Conclusion: A Well-Designed Life

Dysfunctional Belief: I finished designing my life; the hard work is done, and everything will be great.
Reframe: You never finish designing your life—life is a joyous and never-ending design project of building your way forward.

Be Curious. There’s something interesting about everything. Endless curiosity is key to a well-designed life. Nothing is boring to everyone (even doing taxes or washing the dishes).

What would someone who’s interested in this want to know?
How does it work?
Why do they do it that way?
How did they used to do it?
What do experts in this field argue about and why?
What’s the most interesting thing going on here?
What don’t I get about what’s happening here?
How could I find out?

Try Stuff. With a bias to action, there is no more being stuck—no more worrying, analyzing, pondering, or solving your way through life. Just do it.

How can we try this before the day is out?
What would we like to know more about?
What can I do that will answer that?
What sorts of things are actionable, and if we tried them, what might we learn?

Reframe Problems. Reframing is a change in perspective, and almost any design problem can use a perspective switch.

What perspective do I actually have?
Where am I now coming from?
What other perspectives could other people have? Name them, and then describe the problem from their perspective, not yours.

Redescribe your problem using some of the following reframe lenses: Your problem is actually very small. Very easy to fix. An opportunity more than a problem. Something you can just skip entirely. Something you actually don’t understand at all yet. Not your problem. And how will it look a year later?
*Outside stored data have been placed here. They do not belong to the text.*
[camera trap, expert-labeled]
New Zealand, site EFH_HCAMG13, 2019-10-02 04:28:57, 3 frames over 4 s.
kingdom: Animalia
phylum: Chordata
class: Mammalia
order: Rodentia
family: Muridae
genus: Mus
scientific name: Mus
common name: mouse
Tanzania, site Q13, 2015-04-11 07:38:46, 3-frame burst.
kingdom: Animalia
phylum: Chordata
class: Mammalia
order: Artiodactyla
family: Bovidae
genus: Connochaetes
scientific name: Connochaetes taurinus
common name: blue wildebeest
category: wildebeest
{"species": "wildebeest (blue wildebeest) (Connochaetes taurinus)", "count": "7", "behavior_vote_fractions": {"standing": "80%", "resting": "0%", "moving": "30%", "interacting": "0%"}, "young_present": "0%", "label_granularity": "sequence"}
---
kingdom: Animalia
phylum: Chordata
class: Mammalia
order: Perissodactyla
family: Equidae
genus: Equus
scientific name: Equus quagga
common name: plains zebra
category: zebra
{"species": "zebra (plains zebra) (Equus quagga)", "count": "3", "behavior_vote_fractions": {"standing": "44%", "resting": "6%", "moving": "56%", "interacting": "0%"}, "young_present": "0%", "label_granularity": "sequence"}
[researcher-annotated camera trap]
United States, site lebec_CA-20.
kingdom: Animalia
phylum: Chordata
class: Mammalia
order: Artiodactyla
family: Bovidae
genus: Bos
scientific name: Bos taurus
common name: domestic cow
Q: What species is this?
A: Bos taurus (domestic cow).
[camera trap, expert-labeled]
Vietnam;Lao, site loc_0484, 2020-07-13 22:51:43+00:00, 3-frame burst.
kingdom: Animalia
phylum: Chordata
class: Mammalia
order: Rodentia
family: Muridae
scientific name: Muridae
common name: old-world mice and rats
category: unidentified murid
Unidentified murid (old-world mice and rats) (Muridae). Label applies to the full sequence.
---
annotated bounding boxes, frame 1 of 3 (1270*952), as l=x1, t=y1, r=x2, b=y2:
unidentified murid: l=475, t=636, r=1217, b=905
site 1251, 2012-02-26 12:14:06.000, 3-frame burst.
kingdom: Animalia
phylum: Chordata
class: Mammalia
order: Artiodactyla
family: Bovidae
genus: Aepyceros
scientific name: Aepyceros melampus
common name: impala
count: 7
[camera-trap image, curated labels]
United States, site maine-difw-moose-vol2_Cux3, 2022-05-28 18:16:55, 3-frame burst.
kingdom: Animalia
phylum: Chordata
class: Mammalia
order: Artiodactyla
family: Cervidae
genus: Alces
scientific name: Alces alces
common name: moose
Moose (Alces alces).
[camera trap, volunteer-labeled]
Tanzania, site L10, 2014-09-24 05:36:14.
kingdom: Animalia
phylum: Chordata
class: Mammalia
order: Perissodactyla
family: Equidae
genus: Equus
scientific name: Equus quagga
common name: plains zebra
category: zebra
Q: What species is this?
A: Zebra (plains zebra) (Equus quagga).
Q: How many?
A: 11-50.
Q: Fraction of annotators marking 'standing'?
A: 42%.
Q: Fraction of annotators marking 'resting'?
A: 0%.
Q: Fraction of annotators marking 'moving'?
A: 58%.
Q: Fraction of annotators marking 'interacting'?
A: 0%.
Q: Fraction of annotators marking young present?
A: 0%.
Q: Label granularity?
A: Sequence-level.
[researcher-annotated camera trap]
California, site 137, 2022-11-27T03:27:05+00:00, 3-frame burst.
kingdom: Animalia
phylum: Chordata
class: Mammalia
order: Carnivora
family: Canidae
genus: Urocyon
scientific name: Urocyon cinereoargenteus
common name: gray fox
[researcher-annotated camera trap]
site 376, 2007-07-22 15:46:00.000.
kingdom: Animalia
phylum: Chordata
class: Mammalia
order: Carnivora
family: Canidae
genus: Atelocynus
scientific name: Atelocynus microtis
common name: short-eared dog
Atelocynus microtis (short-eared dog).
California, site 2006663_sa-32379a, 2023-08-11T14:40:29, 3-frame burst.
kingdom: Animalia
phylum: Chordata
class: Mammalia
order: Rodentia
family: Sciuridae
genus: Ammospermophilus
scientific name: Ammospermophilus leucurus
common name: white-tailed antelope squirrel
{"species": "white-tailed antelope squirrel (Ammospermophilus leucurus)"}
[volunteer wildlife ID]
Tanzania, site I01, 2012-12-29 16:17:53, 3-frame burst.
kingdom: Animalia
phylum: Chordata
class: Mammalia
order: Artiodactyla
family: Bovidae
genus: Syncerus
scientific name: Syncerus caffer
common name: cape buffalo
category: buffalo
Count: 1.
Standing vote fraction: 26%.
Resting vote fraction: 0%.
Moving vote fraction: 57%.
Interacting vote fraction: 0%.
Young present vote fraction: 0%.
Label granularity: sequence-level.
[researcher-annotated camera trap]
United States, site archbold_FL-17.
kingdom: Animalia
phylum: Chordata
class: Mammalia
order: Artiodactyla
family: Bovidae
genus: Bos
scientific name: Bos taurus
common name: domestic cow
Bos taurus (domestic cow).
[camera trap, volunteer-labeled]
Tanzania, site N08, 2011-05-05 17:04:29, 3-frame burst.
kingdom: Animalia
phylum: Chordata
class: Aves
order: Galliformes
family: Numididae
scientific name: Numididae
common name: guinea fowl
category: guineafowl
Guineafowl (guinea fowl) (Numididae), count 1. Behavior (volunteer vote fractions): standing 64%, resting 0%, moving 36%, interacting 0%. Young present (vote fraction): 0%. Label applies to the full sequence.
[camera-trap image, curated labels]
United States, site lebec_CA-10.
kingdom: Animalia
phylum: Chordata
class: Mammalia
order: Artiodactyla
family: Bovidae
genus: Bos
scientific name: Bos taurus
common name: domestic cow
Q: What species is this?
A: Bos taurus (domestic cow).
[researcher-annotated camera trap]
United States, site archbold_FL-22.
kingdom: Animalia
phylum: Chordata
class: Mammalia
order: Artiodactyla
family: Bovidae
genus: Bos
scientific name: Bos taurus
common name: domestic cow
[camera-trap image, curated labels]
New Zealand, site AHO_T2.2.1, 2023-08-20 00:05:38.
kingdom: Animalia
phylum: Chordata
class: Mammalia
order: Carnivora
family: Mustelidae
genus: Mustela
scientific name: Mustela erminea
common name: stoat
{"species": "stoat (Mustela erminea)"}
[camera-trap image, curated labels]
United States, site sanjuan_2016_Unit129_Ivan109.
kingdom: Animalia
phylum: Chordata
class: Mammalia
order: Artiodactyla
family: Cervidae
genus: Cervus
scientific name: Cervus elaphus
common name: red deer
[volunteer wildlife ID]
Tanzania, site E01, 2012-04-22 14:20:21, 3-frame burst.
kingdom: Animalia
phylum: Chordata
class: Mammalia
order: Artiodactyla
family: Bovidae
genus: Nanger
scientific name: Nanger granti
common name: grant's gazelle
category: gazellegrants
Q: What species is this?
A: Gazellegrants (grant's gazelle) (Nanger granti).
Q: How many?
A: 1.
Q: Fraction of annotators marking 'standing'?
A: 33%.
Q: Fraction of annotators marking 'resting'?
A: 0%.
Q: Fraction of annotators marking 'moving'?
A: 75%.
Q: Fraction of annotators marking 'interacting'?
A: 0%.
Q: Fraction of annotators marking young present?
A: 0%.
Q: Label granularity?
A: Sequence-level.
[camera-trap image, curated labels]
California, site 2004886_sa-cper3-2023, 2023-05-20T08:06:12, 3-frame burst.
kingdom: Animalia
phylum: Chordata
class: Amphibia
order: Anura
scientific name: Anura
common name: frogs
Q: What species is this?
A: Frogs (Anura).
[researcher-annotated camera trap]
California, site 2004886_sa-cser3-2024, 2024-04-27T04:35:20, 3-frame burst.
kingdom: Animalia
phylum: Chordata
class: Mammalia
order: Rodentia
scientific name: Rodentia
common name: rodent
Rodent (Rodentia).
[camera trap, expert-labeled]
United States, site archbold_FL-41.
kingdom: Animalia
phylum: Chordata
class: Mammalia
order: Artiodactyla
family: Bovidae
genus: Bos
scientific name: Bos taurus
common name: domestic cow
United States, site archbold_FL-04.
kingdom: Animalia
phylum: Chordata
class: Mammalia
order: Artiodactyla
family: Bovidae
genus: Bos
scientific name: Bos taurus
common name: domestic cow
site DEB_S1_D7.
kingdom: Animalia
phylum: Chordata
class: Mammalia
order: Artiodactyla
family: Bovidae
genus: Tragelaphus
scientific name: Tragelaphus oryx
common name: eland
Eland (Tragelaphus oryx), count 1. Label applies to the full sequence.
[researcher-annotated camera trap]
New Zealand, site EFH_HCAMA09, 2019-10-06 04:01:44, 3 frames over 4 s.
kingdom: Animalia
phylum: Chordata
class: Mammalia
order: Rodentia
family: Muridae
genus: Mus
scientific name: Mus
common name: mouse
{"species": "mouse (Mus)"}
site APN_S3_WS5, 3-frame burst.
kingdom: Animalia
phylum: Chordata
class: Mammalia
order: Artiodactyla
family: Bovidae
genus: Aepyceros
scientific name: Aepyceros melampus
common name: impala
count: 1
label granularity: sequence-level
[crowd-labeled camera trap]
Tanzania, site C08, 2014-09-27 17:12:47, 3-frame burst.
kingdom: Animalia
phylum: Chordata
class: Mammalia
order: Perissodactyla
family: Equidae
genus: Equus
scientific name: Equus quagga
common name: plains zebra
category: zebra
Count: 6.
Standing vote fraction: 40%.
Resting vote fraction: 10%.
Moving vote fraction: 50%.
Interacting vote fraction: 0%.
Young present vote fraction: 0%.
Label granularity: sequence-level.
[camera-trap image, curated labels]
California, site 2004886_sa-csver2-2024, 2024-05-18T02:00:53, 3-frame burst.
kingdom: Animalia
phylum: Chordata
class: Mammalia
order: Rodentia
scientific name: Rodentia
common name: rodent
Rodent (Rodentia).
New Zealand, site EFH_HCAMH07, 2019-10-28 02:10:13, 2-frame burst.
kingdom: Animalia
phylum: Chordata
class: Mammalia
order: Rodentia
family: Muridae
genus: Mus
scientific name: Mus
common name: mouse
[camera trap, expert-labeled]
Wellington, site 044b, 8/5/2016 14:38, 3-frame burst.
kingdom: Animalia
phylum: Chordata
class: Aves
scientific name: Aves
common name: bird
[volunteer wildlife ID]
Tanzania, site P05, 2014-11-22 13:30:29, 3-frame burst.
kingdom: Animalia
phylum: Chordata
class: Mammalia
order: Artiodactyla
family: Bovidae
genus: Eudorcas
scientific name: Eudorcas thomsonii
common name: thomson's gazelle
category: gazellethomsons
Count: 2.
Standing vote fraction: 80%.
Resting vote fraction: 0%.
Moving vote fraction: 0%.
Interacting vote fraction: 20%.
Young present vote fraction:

Know It’s a Process. Awareness of the process means you don’t get frustrated or lost, and you don’t ever give up.

What are all the steps behind you and in front of you that you can imagine?
Is what’s on your mind actually germane to the step you’re on now?
Are you on the right step, or are you ahead of or behind yourself?
What happens if you don’t think more than one step ahead?
What’s the worst thing that can happen? How likely is it to happen, and what would you do if it did?
What’s the best thing that can happen?

Write down all the questions, worries, ideas, and hopes that you have, and then ask yourself if you know what to do next. Does it feel different now?

Ask for Help. Radical collaboration means that you aren’t alone in the process. Find a supporter you can talk to about what you’re in the midst of—right now. Tell this person your situation for five minutes, and ask for five minutes of feedback and discussion. How do you feel now (regardless of what your supporter said—just talking to someone other than yourself)? There are lots of ways to get collaboration started:

Build a team.
Create a community.
Who are all the different groups and constituencies involved in what you’re working on? Are you connected to and in conversation with all of them? If not—get going.
Keep an ask-for-help journal in which you jot down the questions you want help on, and keep it handy. Each week, identify some people who can help you with some of the journal entries and reach out to them. Journal answers and results from your helpers.
Find a mentor.
Call your mother (she’d love it—you know she would).